Cavalo Dinheiro (Idem, Portugal, 2014)
Dir:
Pedro Costa
Um dos filmes mais aguardados do Cine Ceará, Cavalo Dinheiro traz a rigidez plástica e narrativa habitual do cinema de Pedro Costa, uma espécie de obra a se desvendar – e que faz muito sentido se vista em conjunta com seus outros filmes, especialmente Juventude em Marcha. Pode não ser tarefa das mais fáceis, mas não deixa de ser prazeroso acompanhar novos passos, novas pulsões, agora com um apuro estético ampliado.
Com
narrativa densa, o longa retrata, de forma quase fantasmagórica, os descaminhos
de Ventura, um velho imigrante caboverdiano que vivia no bairro pobre de
Fontainhas, ao norte de Lisboa, antes da região ser destruída pela
administração local e seus moradores realojados.
Entre
passado e presente, Ventura parece existir e se mover por um universo sombrio,
um misto de realidade e memória, retratado de maneira sempre enigmática. O
encontro com uma personagem feminina, Vitalina, vinda de Cabo Verde com sua dor
de viúva, faz reviver antigas lembranças que se embaralham na mente
enfraquecida, mas ativa, de Ventura.
Há
aí um duplo deslocamento: a saída de Cabo Verde, como muitos imigrantes que
chegaram a Portugal há algumas décadas, para viver na periferia; mas de lá
também expulso em nome do progresso desenvolvimentista do país. Vive, portanto,
como um espectro tentando dar conta das imagens que lhe (nos) chegam agora, embaralhadas,
fugidias.
Se
Cavalo Dinheiro soa como uma
continuidade do percurso desse personagem que segue adiante em sua peregrinação quase cega – é a única existência que lhe
resta –, mas sem abandonar o passado, o filme está longe de repetições. Consegue
ser até mais dinâmico que o longa anterior, apesar da austeridade estética de Costa, retrabalhando
elementos que vamos juntando na lógica narrativa do protagonista.

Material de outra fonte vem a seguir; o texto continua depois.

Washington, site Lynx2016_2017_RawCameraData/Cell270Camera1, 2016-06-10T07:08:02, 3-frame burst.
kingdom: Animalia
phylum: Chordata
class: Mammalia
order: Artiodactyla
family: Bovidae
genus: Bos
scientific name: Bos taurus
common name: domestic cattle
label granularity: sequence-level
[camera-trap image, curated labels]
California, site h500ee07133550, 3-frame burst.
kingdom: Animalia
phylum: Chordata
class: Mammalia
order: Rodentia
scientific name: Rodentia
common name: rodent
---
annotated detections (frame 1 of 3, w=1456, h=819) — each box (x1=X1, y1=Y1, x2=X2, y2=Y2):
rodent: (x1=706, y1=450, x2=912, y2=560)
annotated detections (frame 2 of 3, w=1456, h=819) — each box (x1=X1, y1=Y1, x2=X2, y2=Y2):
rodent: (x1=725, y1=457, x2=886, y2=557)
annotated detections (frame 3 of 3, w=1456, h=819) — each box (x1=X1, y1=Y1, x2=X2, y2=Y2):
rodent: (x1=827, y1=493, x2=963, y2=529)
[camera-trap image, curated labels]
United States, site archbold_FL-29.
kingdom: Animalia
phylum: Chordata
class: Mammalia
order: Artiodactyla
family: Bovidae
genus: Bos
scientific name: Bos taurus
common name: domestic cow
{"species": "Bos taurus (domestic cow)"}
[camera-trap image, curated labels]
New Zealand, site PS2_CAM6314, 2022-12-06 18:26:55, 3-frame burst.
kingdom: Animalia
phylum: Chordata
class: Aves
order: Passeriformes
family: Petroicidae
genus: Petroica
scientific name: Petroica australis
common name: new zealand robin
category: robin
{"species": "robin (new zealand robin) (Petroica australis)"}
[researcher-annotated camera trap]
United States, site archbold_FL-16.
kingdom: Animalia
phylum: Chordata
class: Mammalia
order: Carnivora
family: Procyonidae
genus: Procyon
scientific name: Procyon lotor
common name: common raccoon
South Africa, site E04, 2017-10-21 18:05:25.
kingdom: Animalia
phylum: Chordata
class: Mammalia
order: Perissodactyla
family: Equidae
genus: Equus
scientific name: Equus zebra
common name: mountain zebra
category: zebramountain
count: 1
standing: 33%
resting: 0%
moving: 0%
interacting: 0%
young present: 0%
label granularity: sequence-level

E ainda tem
algo de muito afetivo aqui, seja na maneira como se importa com o destino, as
palavras e lembranças desses personagens, mas também em reparar na dignidade de
um povo miserável, os pares de Ventura – a sequência dos “retratos” dos
moradores, ao lado das pobres casas, ao som de uma música crioula antiga, é um dos momentos mais belos e
singelos do filme.
Cavalo Dinheiro acabou levando
os prêmios de Direção de Arte, Som e Fotografia no festival. Esse último
quesito tem importância fundamental na narrativa. O diretor de fotografia,
Leonardo Simões, esteve em Fortaleza e falou do minucioso e genial processo de
iluminação do filme. É um deslumbre o que ele, em parceria com Costa, faz em
tela (o fotógrafo chegou a dizer que não há um único plano ou iluminação no
filme que não fosse pensado por Costa).
Os personagens surgem
envoltos por uma escuridão atroz, quase não se enxerga o seu entorno. Os
atores, geralmente fixados no centro do plano – essa imobilidade que tanto diz
sobre a condição de seus personagens – são banhados em suas feições por feixes
duros de luz que não lhes escapam pela firmeza que conseguem imprimir. Um
cinema de luz e escuridão, um contrate tão forte que faz com aquelas pessoas e
suas histórias, suas memórias, possam existir na tela e no mundo que nos
alcança, sombras que têm muito a contar.